Work required - Restate word for word the lines of the material below, from the line with "Bäume im Feld by Michael Guntenhöner" to the line with "A genuine combine", both lines included, and no others.

Dataset excerpts -
Content starts

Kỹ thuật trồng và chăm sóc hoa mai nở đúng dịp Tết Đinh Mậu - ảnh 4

Content ends
Content starts

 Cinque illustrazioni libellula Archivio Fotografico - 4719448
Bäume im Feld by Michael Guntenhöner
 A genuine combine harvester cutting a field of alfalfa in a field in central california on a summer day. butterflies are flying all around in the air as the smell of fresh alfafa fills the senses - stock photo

Content ends

Reply -
Bäume im Feld by Michael Guntenhöner
 A genuine combine harvester cutting a field of alfalfa in a field in central california on a summer day. butterflies are flying all around in the air as the smell of fresh alfafa fills the senses - stock photo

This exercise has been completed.